===== Given passage =====

Not Really Pendulum mechanics

James Rogers (
Fri, 18 Jul 1997 23:22:23 -0700

At 10:26 PM 7/18/97 -0400, you wrote:
>Damien Broderick wrote:
>> At 08:13 PM 7/17/97 -0400, Mike Lorrey of spacedrive fame wrote:
>> >How can a little kid (or an adult for that matter) sit on a perfectly
>> >still playground swing, begin rocking back and forth, and within a
>> >minute be wizzing back and forth to a pretty good height, without ever
>> >touching the ground or other still grounded object?
>> Michael, Michael! It's connected at the top. (Unlike the spaceship.)
>That doesn't mean anything. As a pivot point it is merely a fulcrum if
>reaction mass is expended, according to Newton's Third Law. Since the
>rider on the swing is at a standstill, and has no way to push against
>anything, how do they develop the significant levels of momentum they

The pivot point acts as the connection point between a fixed and multiple
free-moving members, not really a pendulum in the classical analysis sense.

If it were a simple pendulum problem, it would not be possible for a person
to start from rest.

The force that you have forgotten is the tension in the rope. Analysis as
a classical pendulum generally excludes this force because 1) it is in
equilibrium, and 2) it is contained in a single member. When the swinger
pulls on the rope at some point between the seat and the pivot, the x-axis
component of the tension is modified, evidenced by the sudden bend in the
rope around the point where the hands are attached (at which point the rope
should be analyzed as *two* individual free-moving members around an
additional pivot point). Because one point is fixed (the pivot) and the
other point is not (the seat), there is a net change in force around the
second pivot point (the hands). In other words, the swinger is actually
pulling themselves towards the pivot point, and the unbalanced x-axis
component of this applied force is manifested as acceleration. This is why
where you hold the rope makes a difference in how fast you gain speed.

This problem is really a classical multi-member statics (or dynamics
depending on your analysis technique) problem.

-James Rogers

=====

Written instruction A
Print everything in the post on swing mechanics from "At 10:26 PM" down to "still grounded object?".
Written instruction B
According to the post on swing mechanics, which force does classical pendulum analysis generally exclude?

===== Supplied data =====

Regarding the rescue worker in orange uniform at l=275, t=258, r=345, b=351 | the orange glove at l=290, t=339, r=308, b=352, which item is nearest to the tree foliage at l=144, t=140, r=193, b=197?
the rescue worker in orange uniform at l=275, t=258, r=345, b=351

=====

Expected answer A
At 10:26 PM 7/18/97 -0400, you wrote:
>Damien Broderick wrote:
>> At 08:13 PM 7/17/97 -0400, Mike Lorrey of spacedrive fame wrote:
>> >How can a little kid (or an adult for that matter) sit on a perfectly
>> >still playground swing, begin rocking back and forth, and within a
>> >minute be wizzing back and forth to a pretty good height, without ever
>> >touching the ground or other still grounded object?

Expected answer B
The tension in the rope.